Loyola University Chicago

The President’s Medallion

Michael Hutz

PHOTO: Natalie BattagliaMichael Hutz, who as an undergraduate served as captain of the Rambler men’s volleyball team, is now a fourth-year medical student. His advice to other students? “You need to make learning fun,” he says.

Stritch School of Medicine 

Michael Hutz

NCAA athlete. Stellar student. Tireless volunteer. Michael Hutz has been all of these at Loyola—and now he’s just a few months away from adding one more impressive title: medical doctor.

Hutz, who as an undergraduate served as captain of the Rambler men’s volleyball team, is a fourth-year medical student at the Stritch School of Medicine. While at Stritch, he served as president of the Medical Student Union and also attended a prestigious Vatican conference on adult stem cell research.

Here, he talks about his commitment to helping others, why learning should always be fun, and what it felt like to see his little brother win an NCAA championship.

What’s your favorite Loyola memory?

Last year, I got to watch my younger brother, Peter, win the NCAA men’s volleyball national championship on Loyola’s home court. He and I grew up playing volleyball together, and to be able to watch him hoist the championship trophy for Loyola was so special for me. I’d like to think I taught him everything he knows (but I would be kidding myself).

Talk a little about a professor or mentor who inspired you.

I have been truly blessed to be able to work with many wonderful faculty and staff at the Stritch School of Medicine. But one mentor who has been particularly influential is Dr. Linda Brubaker. Not only is she an exceptional dean, she is also an outstanding surgeon, researcher, teacher and above all, a wonderful person. If I could in some small way emulate her as a physician and person, I would consider that to be a successful career.

Tell us about your volunteer/service work and what it means to you.

I have had the opportunity to serve in a variety of roles during my tenure at Loyola, but one thing I have never done was participate in an international service immersion trip. This February I will be traveling on a medical mission trip with the ENT department at Loyola to the Dominican Republic. I couldn’t be more grateful to have the opportunity to use my time and talents to help others, and I look forward to serving those less fortunate than I who are in dire need of medical care.

Any advice you would give students about how to get the most out of their education?

You need to make learning fun. Surround yourself with people who you enjoy being around who also work hard. I have been blessed with some amazing friends in my medical school class with whom I’ve studied and excelled with over the last four years. I don’t think I would have been as successful—or had nearly as much fun in school—without them.

Any spots on campus or in Chicago that you’ll miss?
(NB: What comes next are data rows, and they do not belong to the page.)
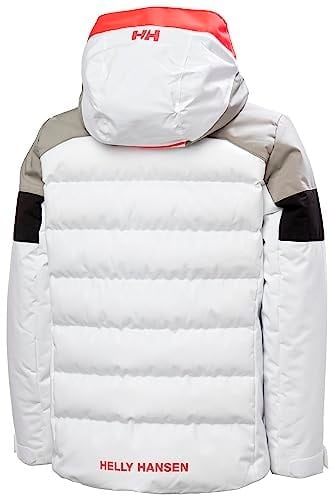 Helly Hansen Jr Diamond Çocuk Kayak Montu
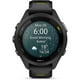 thumbnail image 4 of Forerunner 265S Music, WiFi, GPS, NA, Black Garmin Forerunner 265S Music, WiFi, GPS, NA, Black, 4 of 7
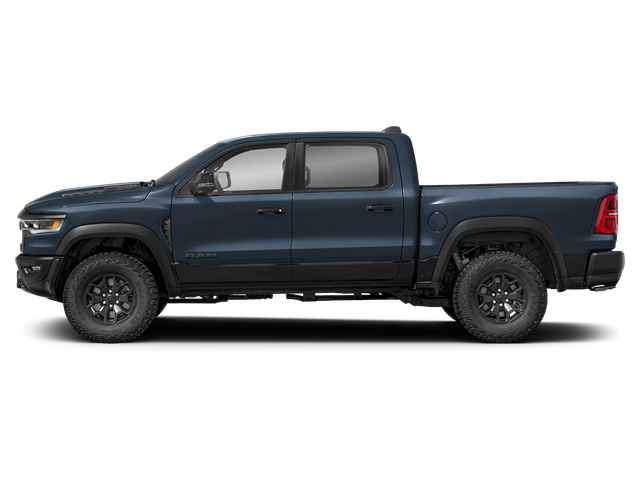 2027 Ram 1500 RHO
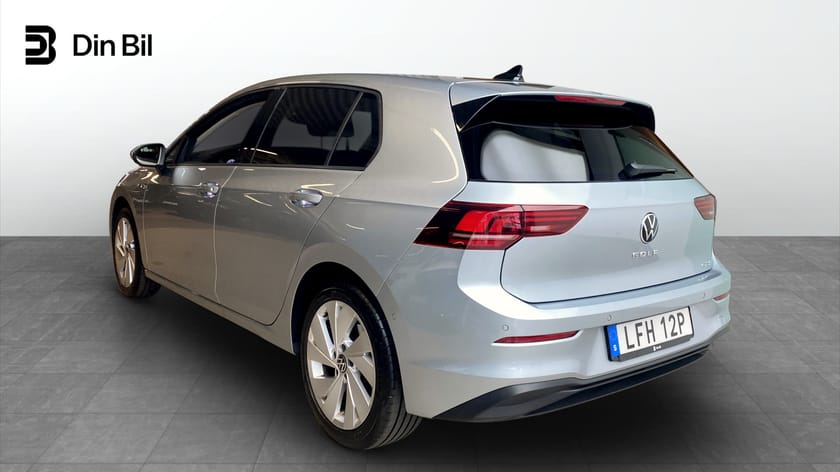 Bild 3 av Volkswagen Golf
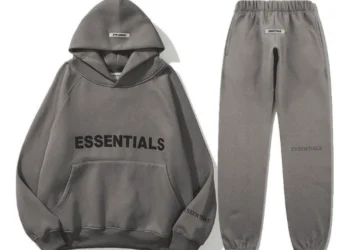 Essentials Tracksuit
I have been able to spend the last nine years of my life in Chicago between the Loyola’s Lake Shore Campus and the medical campus. It has been a wonderful experience. If there is anything I will miss most, it will be Lake Michigan and summers in Chicago. It’s always magical to watch the entire city awaken from its extended hibernation every year.

And finally, what do you hope to be doing 10 years from now?

I absolutely love teaching and seeing the joy that others receive when that proverbial light bulb goes on. I would love to be at an academic medical center where I can not only see patients and operate, but also teach and help form the next generation of physicians who will be taking care of this great country.